> DIRECTIONS
Every line below containing the word "number" should be found and copied.

== == ==

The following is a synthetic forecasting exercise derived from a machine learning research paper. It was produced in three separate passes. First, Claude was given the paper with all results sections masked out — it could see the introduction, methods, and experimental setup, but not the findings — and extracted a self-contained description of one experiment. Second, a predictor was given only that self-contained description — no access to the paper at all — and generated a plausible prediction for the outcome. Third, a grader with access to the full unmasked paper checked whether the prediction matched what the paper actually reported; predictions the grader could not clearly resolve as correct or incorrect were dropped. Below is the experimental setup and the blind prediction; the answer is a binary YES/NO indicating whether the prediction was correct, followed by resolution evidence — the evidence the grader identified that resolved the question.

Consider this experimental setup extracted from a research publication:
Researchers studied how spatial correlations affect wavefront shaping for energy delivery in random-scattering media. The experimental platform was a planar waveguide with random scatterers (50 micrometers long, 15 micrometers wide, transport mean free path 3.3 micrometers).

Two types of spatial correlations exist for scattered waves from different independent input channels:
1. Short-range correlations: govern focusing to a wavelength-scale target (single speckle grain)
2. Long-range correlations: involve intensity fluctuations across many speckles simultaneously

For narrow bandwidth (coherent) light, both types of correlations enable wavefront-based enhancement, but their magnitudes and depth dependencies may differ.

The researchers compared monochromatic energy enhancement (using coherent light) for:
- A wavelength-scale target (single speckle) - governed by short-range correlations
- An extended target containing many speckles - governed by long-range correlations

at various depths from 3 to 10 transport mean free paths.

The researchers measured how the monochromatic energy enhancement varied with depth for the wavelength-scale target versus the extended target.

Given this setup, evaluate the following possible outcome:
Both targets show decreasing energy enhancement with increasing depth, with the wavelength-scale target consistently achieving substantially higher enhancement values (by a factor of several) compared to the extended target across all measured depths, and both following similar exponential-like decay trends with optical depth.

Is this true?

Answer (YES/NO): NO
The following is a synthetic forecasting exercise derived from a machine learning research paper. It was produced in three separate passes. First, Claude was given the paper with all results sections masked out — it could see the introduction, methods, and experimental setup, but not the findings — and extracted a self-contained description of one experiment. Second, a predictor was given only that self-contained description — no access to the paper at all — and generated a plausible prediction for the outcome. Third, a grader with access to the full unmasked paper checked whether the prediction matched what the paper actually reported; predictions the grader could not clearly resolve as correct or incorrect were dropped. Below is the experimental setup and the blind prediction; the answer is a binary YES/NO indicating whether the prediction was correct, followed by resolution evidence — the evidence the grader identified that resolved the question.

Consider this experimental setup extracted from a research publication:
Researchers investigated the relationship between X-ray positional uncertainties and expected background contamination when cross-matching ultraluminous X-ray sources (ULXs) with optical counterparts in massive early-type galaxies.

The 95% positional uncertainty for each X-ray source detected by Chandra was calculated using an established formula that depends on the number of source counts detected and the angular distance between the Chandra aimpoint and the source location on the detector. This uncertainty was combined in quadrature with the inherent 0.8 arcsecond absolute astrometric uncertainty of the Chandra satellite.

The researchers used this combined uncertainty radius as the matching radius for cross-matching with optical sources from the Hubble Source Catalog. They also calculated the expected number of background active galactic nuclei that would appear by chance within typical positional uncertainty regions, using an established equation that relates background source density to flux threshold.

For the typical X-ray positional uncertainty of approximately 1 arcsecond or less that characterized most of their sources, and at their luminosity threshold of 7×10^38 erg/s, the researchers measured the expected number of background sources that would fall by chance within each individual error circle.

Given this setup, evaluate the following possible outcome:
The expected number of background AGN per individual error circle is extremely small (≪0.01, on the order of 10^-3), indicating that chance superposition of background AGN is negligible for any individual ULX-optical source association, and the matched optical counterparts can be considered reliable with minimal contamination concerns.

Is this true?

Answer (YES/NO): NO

== == ==

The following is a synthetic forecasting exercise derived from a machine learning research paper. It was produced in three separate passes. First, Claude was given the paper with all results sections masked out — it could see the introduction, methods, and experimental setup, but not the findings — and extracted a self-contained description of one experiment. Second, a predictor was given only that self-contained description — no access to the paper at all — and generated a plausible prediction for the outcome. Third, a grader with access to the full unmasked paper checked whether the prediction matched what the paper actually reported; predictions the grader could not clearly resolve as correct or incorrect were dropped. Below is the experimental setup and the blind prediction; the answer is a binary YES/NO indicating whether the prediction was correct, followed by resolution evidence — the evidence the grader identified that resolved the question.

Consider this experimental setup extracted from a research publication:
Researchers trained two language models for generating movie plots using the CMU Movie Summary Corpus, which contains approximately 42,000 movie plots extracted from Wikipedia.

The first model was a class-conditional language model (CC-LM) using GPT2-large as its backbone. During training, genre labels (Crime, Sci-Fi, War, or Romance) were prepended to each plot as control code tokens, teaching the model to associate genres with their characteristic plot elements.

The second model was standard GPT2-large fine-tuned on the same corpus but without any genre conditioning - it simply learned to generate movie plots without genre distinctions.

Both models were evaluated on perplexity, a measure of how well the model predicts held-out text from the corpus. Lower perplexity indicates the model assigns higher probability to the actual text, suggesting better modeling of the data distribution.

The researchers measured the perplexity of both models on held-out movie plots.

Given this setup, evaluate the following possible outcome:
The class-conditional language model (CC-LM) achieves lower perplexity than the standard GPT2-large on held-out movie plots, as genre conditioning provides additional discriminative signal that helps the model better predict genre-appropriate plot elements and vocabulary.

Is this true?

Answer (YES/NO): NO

== == ==

> ANSWER BOX
The 95% positional uncertainty for each X-ray source detected by Chandra was calculated using an established formula that depends on the number of source counts detected and the angular distance between the Chandra aimpoint and the source location on the detector. This uncertainty was combined in quadrature with the inherent 0.8 arcsecond absolute astrometric uncertainty of the Chandra satellite.
The researchers used this combined uncertainty radius as the matching radius for cross-matching with optical sources from the Hubble Source Catalog. They also calculated the expected number of background active galactic nuclei that would appear by chance within typical positional uncertainty regions, using an established equation that relates background source density to flux threshold.
For the typical X-ray positional uncertainty of approximately 1 arcsecond or less that characterized most of their sources, and at their luminosity threshold of 7×10^38 erg/s, the researchers measured the expected number of background sources that would fall by chance within each individual error circle.
The expected number of background AGN per individual error circle is extremely small (≪0.01, on the order of 10^-3), indicating that chance superposition of background AGN is negligible for any individual ULX-optical source association, and the matched optical counterparts can be considered reliable with minimal contamination concerns.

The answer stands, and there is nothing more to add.